Although Kepler’s calculations were initially aimed at reducing the cost of a barrel of wine, later mathematicians built upon his achievements to maximize efficiency in various fields.
The German astronomer Johannes Kepler (1571 – 1630) is renowned for his laws of planetary motion, having demonstrated that the planets in our Solar System orbit the Sun in elliptical paths. However, before venturing into astronomy, he was already a brilliant mathematician. At one point, he even wrote an entire book on how to approximate the volume of a barrel of wine after being pressured by a merchant.
Johannes Kepler. (Photo: Wiki).
It is said that Kepler ordered a barrel of wine for his second wedding in the beautiful town of Linz in Austria. However, when it came time to settle the bill, a dispute arose. Kepler disagreed with the method the wine merchant used to price the barrel.
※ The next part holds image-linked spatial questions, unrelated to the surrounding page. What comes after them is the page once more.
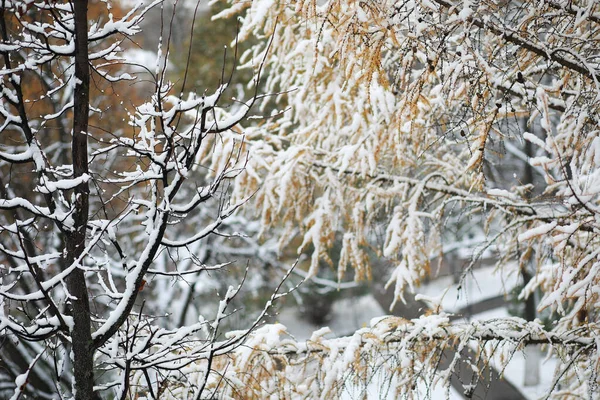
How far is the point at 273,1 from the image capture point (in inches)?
183

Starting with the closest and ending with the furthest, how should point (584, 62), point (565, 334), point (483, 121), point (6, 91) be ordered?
point (6, 91)
point (584, 62)
point (483, 121)
point (565, 334)

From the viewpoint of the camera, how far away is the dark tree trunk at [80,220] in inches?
110

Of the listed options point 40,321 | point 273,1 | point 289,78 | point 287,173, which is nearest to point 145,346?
point 40,321

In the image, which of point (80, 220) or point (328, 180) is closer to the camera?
point (80, 220)

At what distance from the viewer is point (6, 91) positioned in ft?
9.02

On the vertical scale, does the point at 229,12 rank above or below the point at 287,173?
above

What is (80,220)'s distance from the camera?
9.62 ft

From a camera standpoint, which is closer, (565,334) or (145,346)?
(145,346)

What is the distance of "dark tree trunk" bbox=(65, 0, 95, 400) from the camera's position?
2.79 meters

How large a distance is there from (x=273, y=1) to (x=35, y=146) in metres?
2.47

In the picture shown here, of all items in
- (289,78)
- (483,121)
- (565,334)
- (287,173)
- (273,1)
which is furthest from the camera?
(289,78)

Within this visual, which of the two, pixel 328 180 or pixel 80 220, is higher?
pixel 328 180

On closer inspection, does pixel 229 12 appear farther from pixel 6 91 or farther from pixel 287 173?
pixel 6 91

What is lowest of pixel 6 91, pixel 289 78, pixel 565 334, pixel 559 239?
pixel 565 334
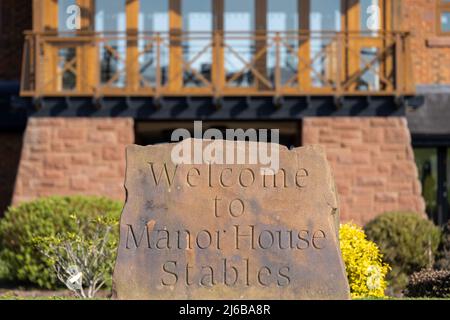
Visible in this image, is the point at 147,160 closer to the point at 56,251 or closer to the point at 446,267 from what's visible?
the point at 56,251

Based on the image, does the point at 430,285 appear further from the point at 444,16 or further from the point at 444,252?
the point at 444,16

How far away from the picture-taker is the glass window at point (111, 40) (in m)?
20.1

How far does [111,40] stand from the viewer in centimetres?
2008

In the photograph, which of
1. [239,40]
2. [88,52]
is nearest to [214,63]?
[239,40]

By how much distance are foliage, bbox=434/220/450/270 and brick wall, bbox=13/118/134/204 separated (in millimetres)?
5635

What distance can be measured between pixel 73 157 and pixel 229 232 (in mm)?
9787

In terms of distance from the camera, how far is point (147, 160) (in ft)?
34.3

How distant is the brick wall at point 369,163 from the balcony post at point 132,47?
3.20m

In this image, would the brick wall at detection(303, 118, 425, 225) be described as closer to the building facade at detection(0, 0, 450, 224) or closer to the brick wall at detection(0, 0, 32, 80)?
the building facade at detection(0, 0, 450, 224)

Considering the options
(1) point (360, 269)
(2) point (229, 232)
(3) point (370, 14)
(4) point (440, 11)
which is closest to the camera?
(2) point (229, 232)

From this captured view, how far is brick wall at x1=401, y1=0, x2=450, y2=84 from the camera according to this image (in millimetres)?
21297

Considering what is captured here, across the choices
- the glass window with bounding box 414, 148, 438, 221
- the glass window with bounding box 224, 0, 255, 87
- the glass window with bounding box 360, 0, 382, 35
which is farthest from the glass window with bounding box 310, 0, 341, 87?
the glass window with bounding box 414, 148, 438, 221

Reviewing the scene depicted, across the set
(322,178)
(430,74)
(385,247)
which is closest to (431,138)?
(430,74)
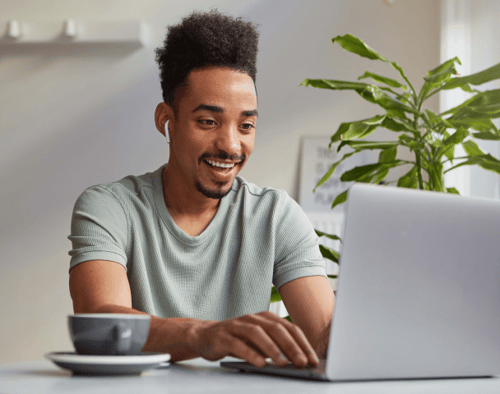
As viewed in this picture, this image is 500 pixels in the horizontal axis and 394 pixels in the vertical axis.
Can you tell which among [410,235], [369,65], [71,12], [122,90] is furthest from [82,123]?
[410,235]

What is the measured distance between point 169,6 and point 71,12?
59 centimetres

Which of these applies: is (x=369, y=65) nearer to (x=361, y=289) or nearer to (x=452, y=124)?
(x=452, y=124)

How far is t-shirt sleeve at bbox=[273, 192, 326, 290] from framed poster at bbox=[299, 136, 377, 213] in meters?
1.45

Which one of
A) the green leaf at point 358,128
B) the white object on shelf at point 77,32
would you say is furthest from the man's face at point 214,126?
the white object on shelf at point 77,32

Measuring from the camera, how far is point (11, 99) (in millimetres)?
3168

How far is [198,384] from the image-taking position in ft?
1.86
Notably, the merchant insisted that his method was correct, as it had long been customary in the wine trade.
The method involved laying the barrel on its side and inserting a long stick through a hole in the middle of the barrel until it touched the opposite corner. After removing the stick, the price of the wine was calculated based on the wet portion of the stick.
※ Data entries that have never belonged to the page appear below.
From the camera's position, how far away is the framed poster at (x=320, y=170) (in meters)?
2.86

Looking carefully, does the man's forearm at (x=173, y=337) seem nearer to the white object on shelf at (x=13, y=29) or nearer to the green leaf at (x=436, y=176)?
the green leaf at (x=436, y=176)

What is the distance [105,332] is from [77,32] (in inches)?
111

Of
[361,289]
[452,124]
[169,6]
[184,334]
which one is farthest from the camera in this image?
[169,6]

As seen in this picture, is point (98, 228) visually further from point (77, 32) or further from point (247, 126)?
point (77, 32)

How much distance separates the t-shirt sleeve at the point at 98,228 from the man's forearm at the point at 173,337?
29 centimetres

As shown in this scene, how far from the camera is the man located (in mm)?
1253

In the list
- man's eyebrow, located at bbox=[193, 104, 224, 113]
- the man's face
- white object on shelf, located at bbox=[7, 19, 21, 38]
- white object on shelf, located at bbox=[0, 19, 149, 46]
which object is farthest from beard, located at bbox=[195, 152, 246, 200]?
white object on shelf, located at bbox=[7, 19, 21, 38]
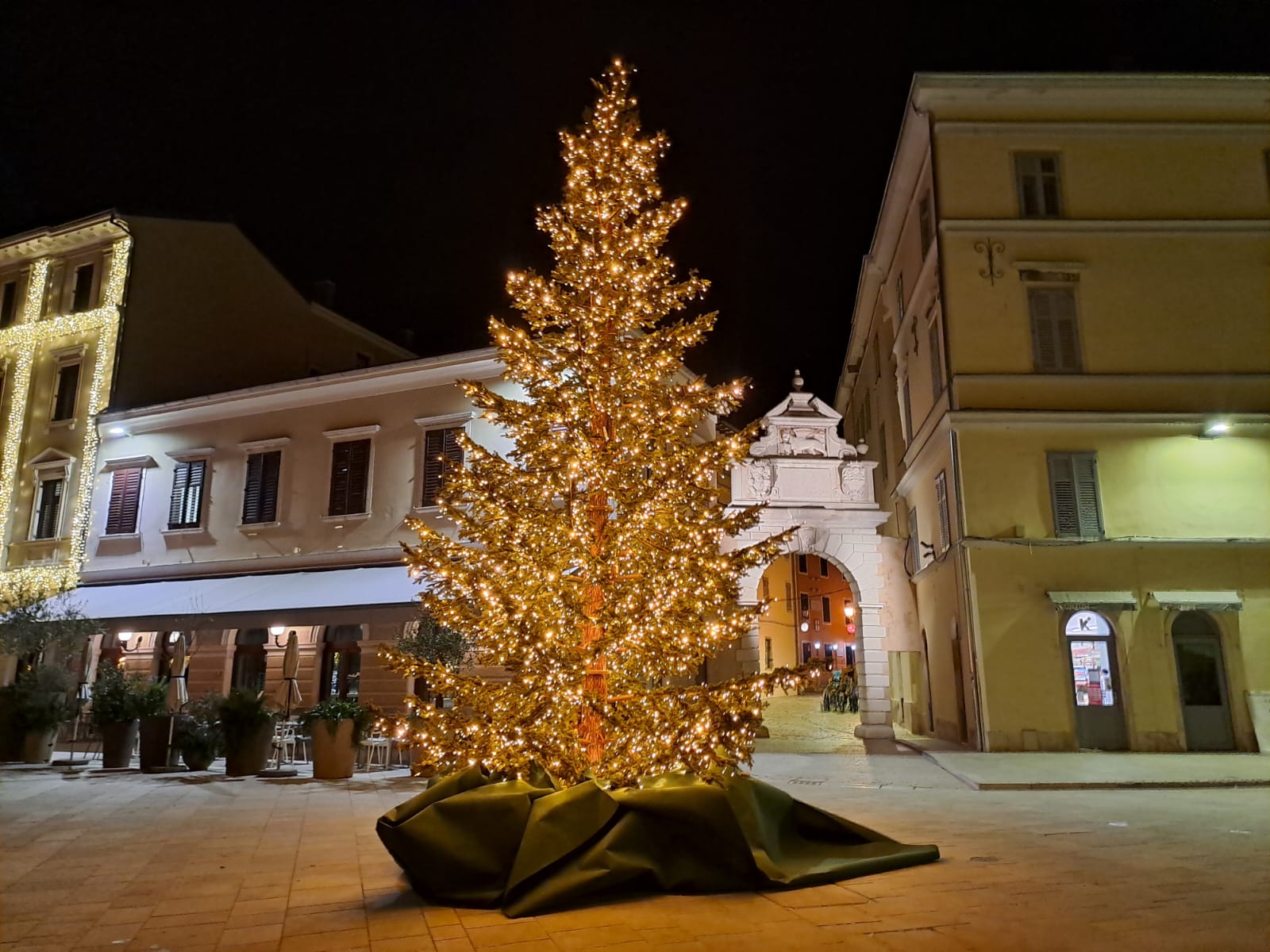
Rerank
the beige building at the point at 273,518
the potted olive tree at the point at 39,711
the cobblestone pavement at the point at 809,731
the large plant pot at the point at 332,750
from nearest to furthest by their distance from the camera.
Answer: the large plant pot at the point at 332,750 → the potted olive tree at the point at 39,711 → the cobblestone pavement at the point at 809,731 → the beige building at the point at 273,518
Kepler quickly recognized the flaw in this method. He asserted that the price for the same amount of wine would vary depending on the size of the barrel. “A long and thin barrel will cost less than a short and fat barrel,” Kepler argued.
Although he eventually paid for the barrel, Kepler was haunted by the aforementioned method and could not shake the question of how to create an accurate calculation so that wine buyers could pay the correct amount for the barrel they desired.
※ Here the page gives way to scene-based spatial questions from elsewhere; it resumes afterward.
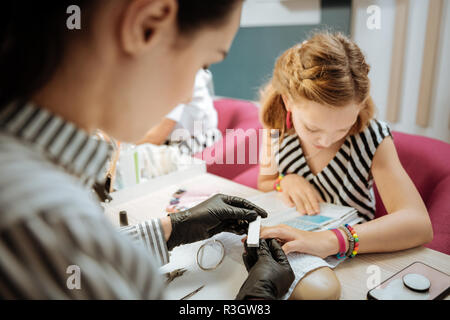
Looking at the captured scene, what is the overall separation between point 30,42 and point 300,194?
2.79ft

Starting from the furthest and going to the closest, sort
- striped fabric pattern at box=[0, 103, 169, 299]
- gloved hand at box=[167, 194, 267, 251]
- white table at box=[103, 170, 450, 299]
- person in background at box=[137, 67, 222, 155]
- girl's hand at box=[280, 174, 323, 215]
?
person in background at box=[137, 67, 222, 155], girl's hand at box=[280, 174, 323, 215], gloved hand at box=[167, 194, 267, 251], white table at box=[103, 170, 450, 299], striped fabric pattern at box=[0, 103, 169, 299]

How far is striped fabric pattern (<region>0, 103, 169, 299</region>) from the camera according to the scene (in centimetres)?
33

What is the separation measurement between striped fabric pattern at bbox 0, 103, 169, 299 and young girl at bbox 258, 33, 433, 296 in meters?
0.46

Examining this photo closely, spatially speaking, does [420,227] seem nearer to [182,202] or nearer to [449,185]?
[449,185]

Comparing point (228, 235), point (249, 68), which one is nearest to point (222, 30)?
point (228, 235)

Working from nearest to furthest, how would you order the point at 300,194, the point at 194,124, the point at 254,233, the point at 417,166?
1. the point at 254,233
2. the point at 300,194
3. the point at 417,166
4. the point at 194,124

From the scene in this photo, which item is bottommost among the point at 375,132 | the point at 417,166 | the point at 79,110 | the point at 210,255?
the point at 210,255

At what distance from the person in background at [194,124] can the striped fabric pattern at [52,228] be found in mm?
1377

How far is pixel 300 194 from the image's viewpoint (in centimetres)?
106

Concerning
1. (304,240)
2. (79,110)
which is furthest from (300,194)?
(79,110)

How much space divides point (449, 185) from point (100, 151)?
3.79 feet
Kepler invented calculus to save money on wine.
After months of restless thinking, Kepler developed a new method. This method could calculate the volume of a curved barrel by imagining it as a flat cylinder or a circle with an infinitely regular polygon. With this approach, he determined the area of the circle by summing an infinite number of infinitesimally small triangles, where the base is the side of the regular polygon and the apex is the center of the circle.
This method was included in a significant mathematical thesis titled “Nova stereometria doliorum vinariorum”, primarily discussing the measurement of the volume of containers such as wine barrels, published by Kepler in 1615. This is considered a foundational text for later calculus.
Although at that time, Kepler’s calculations were solely intended to reduce the cost of a barrel of wine, later mathematicians utilized these figures to maximize efficiency in various domains. For instance, mathematician Brook Taylor applied these calculations to determine the appropriate dosage of cancer treatment drugs to achieve the most effective response, or the amount of fuel a Boeing 747 needs to carry for long flights without exceeding weight limits.